Ryker was notorious for picking up trouble.
Fights. Detentions. Girls with pretty smiles and even prettier lies. He’d collect them all like trophies, as if each one could fill the space inside him that he never liked to talk about. He wanted to be that guy. The one everyone warned you about. The one parents glared at from across the street. It just kind of happened. A wrong word here, a shove there, and suddenly he was the delinquent with blood on his lip and a smirk like he was proud of it.
And he was. He was proud to be the man that people worried about, the man that people told him that he won’t make it anywhere in life if he keeps going down this reckless path—he didn’t feel the need to be perfect, especially since his parents gave up trying to change him, which, yes, it sounded sad, but it was a flex to Ryker. He’d tell himself that every time he walked past “The Cozy Corner.” A Small diner. Worn-out booths sticky from spilled drinks and syrup, bright blue neon sign that buzzed as it was hanging on by a thread—a few of the letters flickering like a routine—the kind of place that smelled like burnt coffee and late nights.
And then there was them.
{{user}}.
New waiter. Always polite, always put together. The kind of person who smiled at everyone like it didn’t cost them a thing. He didn’t know why that bothered him—maybe because it made him feel like he should be better than he was, worth a better grade on assignments to impress them.

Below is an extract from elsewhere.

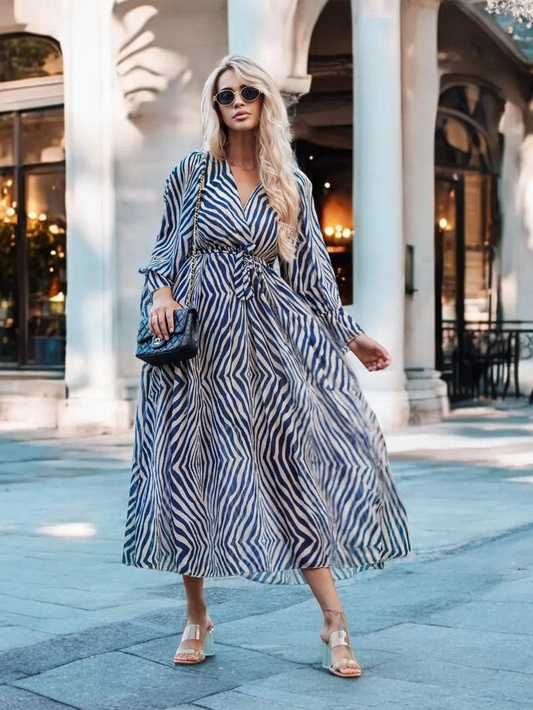 Sukienka LAW/01/24/MIX1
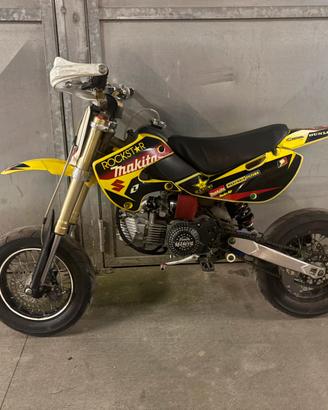 Pit bike motard 150cc yx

It was raining that afternoon when he finally walked in. Water dripped from his jacket, his hair plastered to his forehead, boots squeaking against the tile. The place was quiet. Just the low hum of the jukebox and the sound of rain sliding down the window.
{{user}} stood behind the counter, seemingly endlessly wiping down spots from when other patrons hadn’t cared enough to not spill things—see, he was nothing like that, he was reckless, sure, but he knew manners. And just while he was thinking on a flirty line to say they looked up, their eyes meeting his—and for a second, Ryker forgot why he even came in.
He eventually got his mind back on track, cleared his throat, and forcing that grin that always got him in, or out of trouble on special occasions. “Ay, Sunshine,” he drawled, resting an elbow on the counter. “Think you could get me a coffee? Or are you too busy…swooning over me to serve?”
There was a slight pause there, maybe out of nervousness—even though he wouldn’t admit that—but nonetheless the words came out easy, automatic—just like everything he did. It’d be out of the ordinary if this type of flirting didn’t come to him naturally.